** Instructions to follow **
Count the lines of the data below that contain the word "budget". Give only the number.

** Records to process **
Content starts
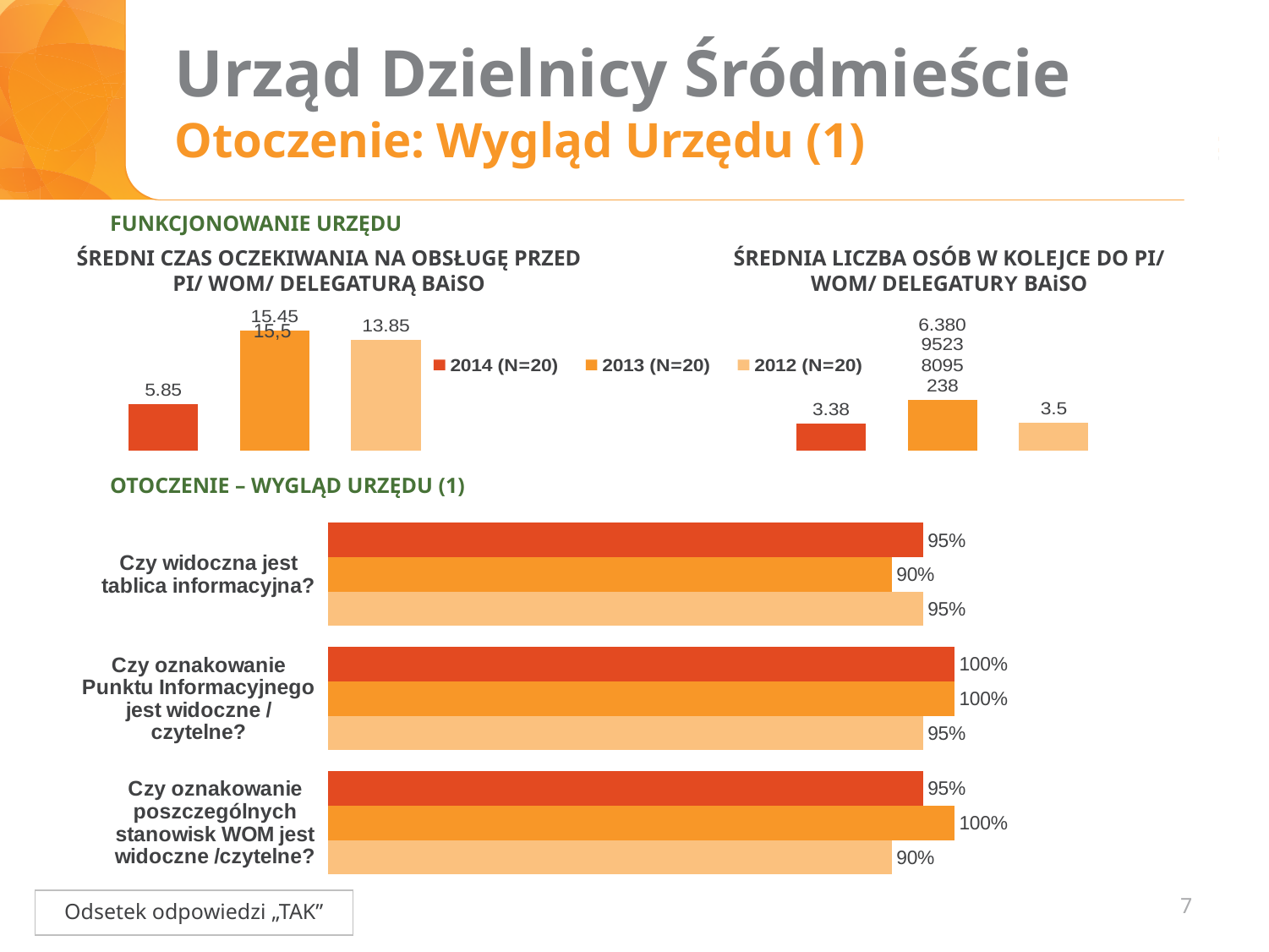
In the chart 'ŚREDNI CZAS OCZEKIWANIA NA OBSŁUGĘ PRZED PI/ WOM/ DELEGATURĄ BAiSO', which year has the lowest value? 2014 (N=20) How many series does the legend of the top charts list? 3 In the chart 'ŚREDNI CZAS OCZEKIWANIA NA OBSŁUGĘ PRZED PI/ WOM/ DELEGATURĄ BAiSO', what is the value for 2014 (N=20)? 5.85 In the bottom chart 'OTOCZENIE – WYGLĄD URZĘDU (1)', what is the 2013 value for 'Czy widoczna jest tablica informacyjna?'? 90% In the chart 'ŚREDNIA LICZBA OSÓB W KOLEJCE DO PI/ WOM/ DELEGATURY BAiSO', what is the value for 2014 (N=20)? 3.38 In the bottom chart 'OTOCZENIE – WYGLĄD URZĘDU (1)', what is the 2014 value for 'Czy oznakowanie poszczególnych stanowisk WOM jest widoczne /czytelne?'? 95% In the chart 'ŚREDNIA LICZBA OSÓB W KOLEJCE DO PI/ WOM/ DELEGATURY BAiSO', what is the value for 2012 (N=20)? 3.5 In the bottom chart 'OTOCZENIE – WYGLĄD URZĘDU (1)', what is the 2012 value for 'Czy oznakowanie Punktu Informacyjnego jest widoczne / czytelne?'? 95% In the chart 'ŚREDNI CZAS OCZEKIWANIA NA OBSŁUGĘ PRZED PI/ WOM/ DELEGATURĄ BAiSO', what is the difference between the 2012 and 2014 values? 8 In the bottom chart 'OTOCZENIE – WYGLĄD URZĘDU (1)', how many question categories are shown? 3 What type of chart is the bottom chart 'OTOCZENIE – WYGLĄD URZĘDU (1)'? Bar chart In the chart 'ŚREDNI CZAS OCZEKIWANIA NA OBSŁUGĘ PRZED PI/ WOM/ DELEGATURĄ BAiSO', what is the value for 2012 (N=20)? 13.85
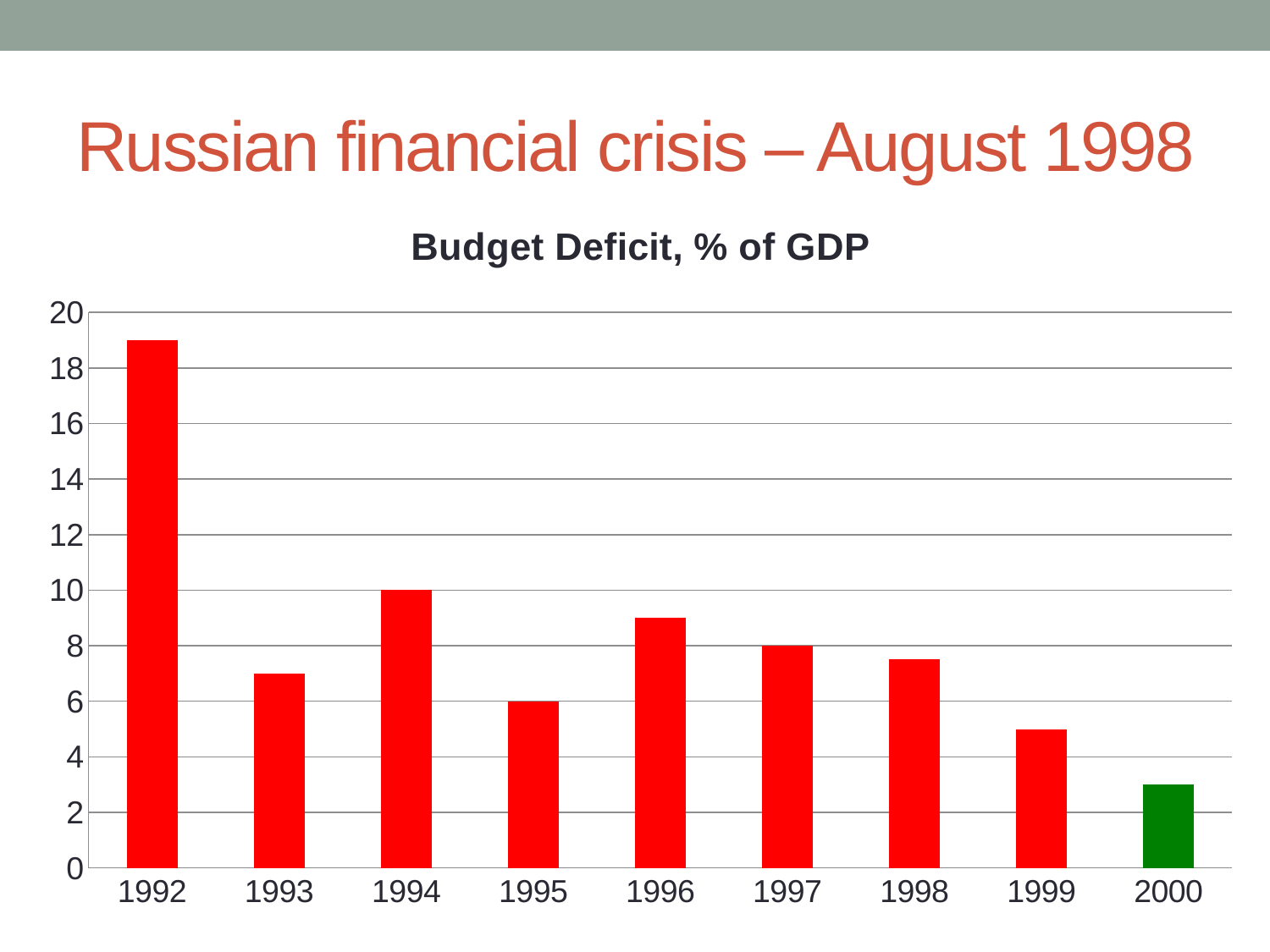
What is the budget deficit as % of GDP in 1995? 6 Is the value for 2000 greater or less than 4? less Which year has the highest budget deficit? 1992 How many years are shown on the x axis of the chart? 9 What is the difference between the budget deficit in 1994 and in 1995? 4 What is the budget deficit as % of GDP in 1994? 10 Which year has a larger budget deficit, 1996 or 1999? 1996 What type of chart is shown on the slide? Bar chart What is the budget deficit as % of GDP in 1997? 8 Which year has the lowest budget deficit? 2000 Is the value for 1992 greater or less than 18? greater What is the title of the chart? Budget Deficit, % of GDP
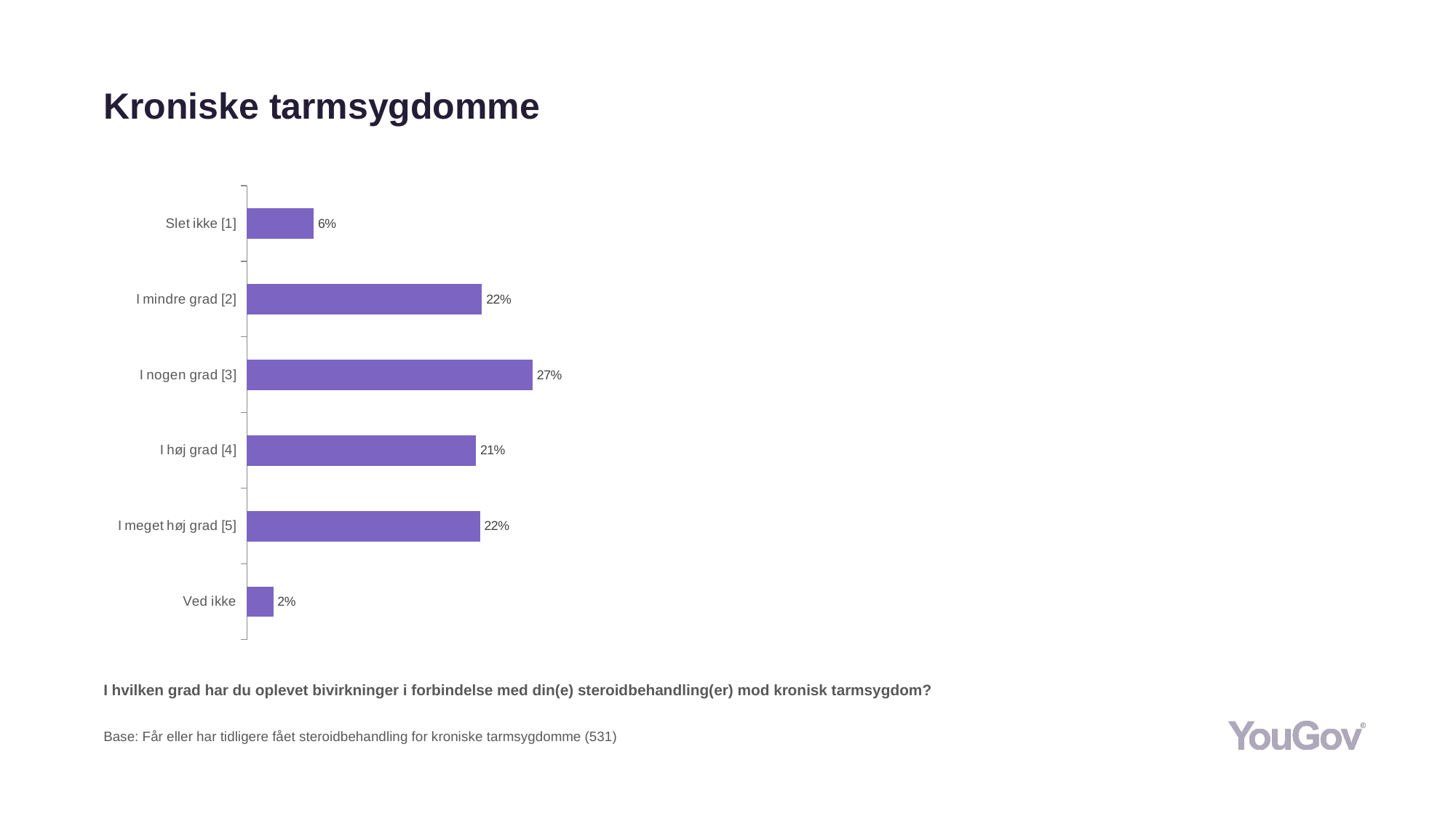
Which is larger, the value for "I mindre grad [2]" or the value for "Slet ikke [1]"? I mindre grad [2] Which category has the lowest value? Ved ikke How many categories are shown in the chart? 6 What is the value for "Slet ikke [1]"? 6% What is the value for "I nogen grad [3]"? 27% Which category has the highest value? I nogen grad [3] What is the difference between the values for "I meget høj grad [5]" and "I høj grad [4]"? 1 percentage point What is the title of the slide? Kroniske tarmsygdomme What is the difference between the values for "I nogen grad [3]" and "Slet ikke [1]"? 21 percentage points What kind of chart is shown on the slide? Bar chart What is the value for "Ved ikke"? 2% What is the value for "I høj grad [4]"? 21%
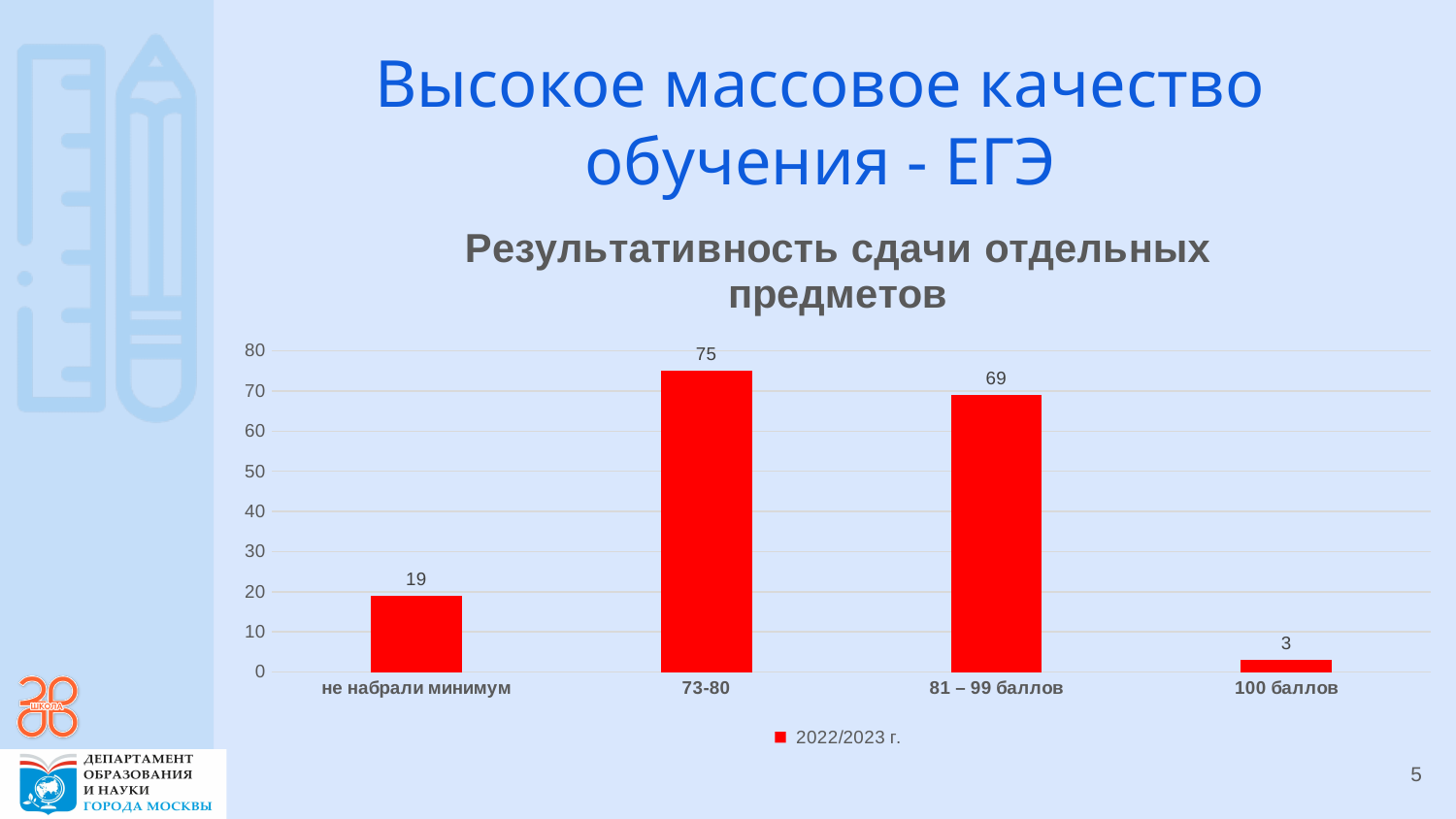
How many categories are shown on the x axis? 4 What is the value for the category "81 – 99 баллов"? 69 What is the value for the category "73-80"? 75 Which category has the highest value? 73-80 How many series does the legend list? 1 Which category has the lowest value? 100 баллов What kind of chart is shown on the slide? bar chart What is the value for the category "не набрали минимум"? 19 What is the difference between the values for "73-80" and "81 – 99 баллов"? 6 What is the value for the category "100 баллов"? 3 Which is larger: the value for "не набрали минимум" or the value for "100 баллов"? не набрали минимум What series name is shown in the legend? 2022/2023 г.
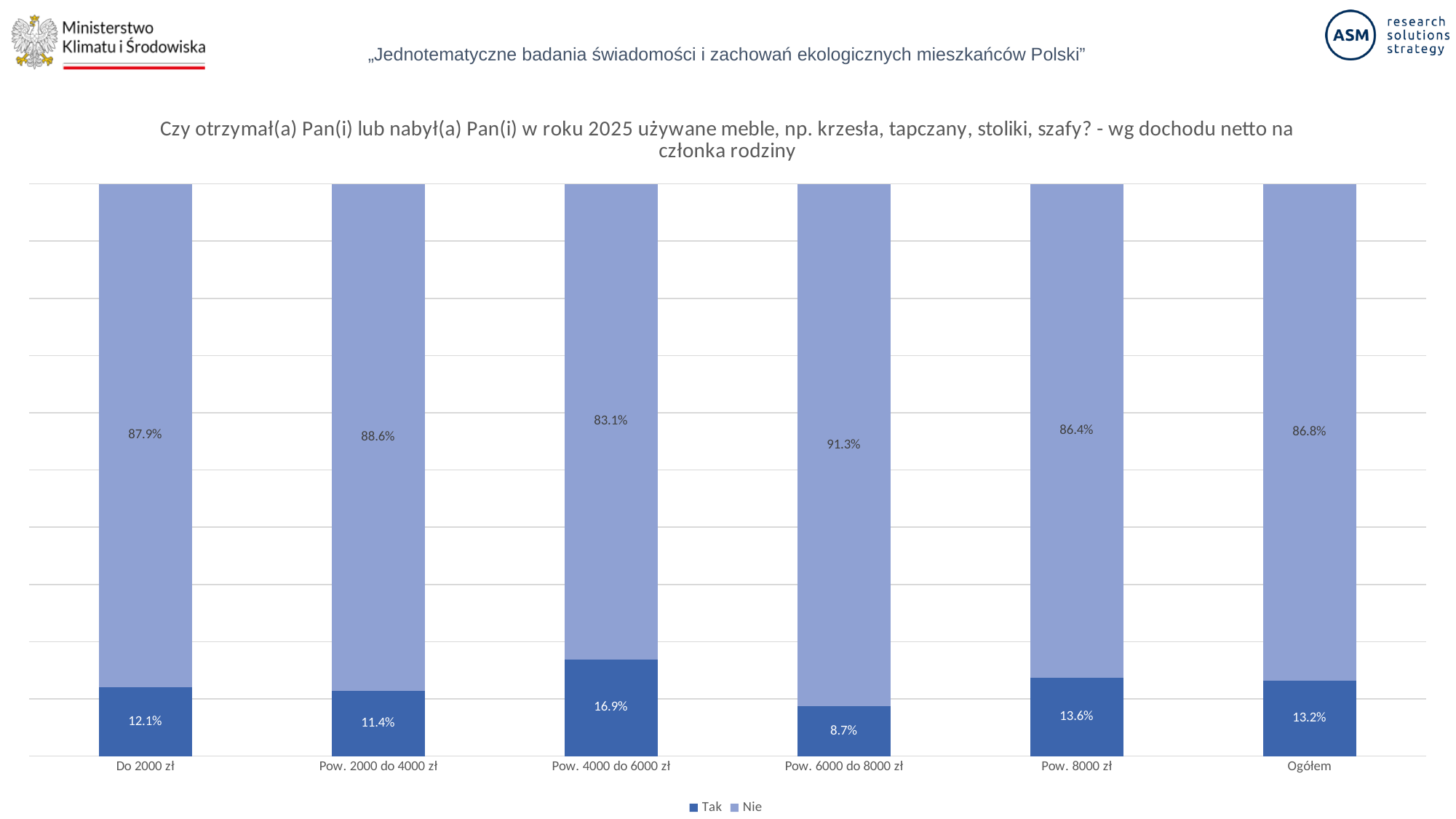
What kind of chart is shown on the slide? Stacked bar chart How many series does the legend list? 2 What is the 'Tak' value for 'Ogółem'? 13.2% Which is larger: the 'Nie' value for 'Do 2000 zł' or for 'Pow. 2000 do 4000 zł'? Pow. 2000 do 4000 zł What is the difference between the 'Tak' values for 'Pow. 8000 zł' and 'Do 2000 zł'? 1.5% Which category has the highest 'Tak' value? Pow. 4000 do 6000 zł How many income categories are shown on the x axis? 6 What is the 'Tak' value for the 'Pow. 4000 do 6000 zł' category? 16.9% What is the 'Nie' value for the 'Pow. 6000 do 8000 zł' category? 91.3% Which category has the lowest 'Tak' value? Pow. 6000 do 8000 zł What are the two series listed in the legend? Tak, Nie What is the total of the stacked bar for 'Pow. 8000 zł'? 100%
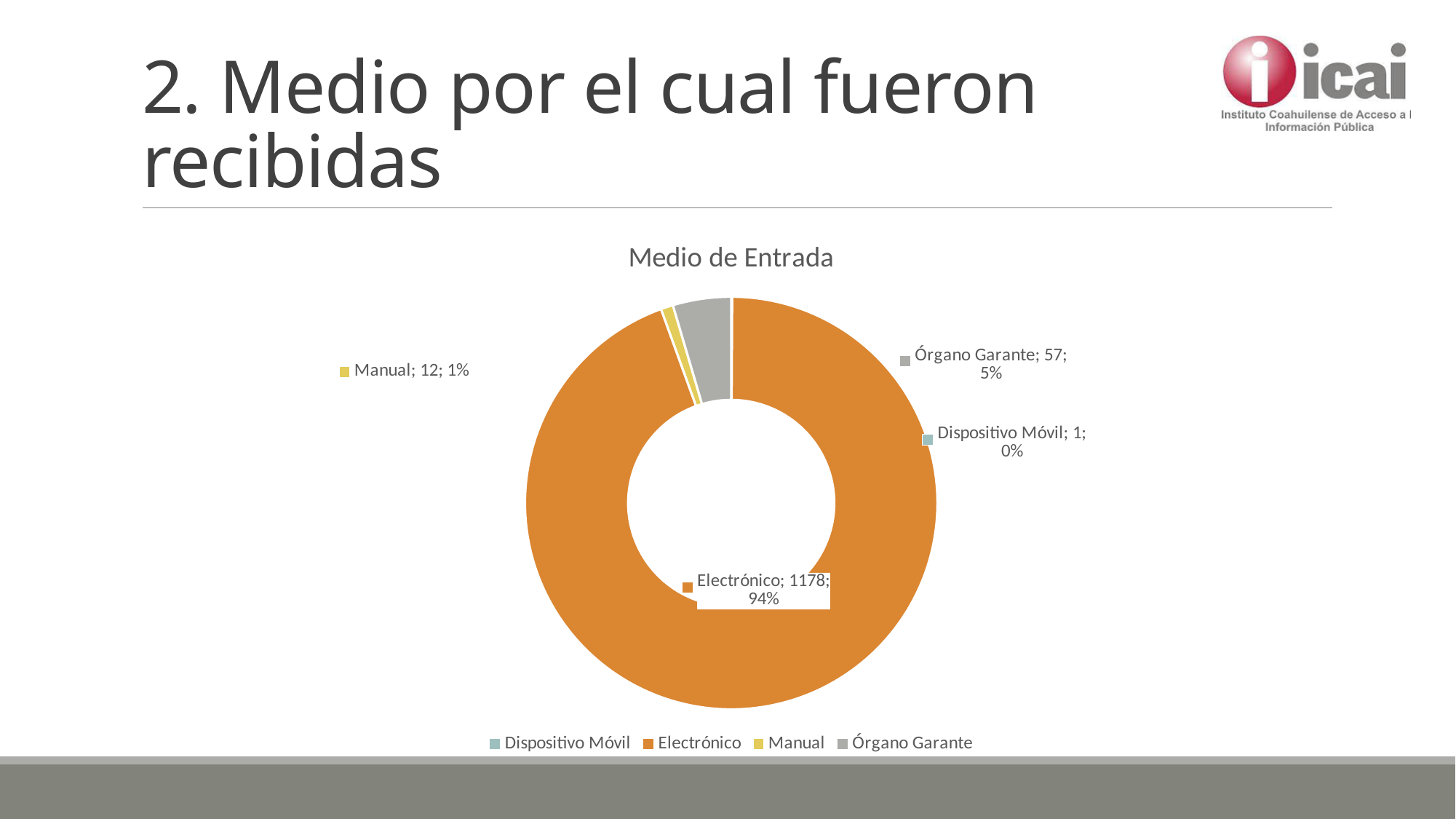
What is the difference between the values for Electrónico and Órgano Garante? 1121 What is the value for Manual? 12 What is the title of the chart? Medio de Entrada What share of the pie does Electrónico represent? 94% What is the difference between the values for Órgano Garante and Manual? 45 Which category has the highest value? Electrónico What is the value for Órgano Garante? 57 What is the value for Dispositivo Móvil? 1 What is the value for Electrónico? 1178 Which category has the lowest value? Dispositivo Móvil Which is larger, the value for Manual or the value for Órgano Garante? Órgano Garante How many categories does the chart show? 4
Content ends
** Answer to this task **
1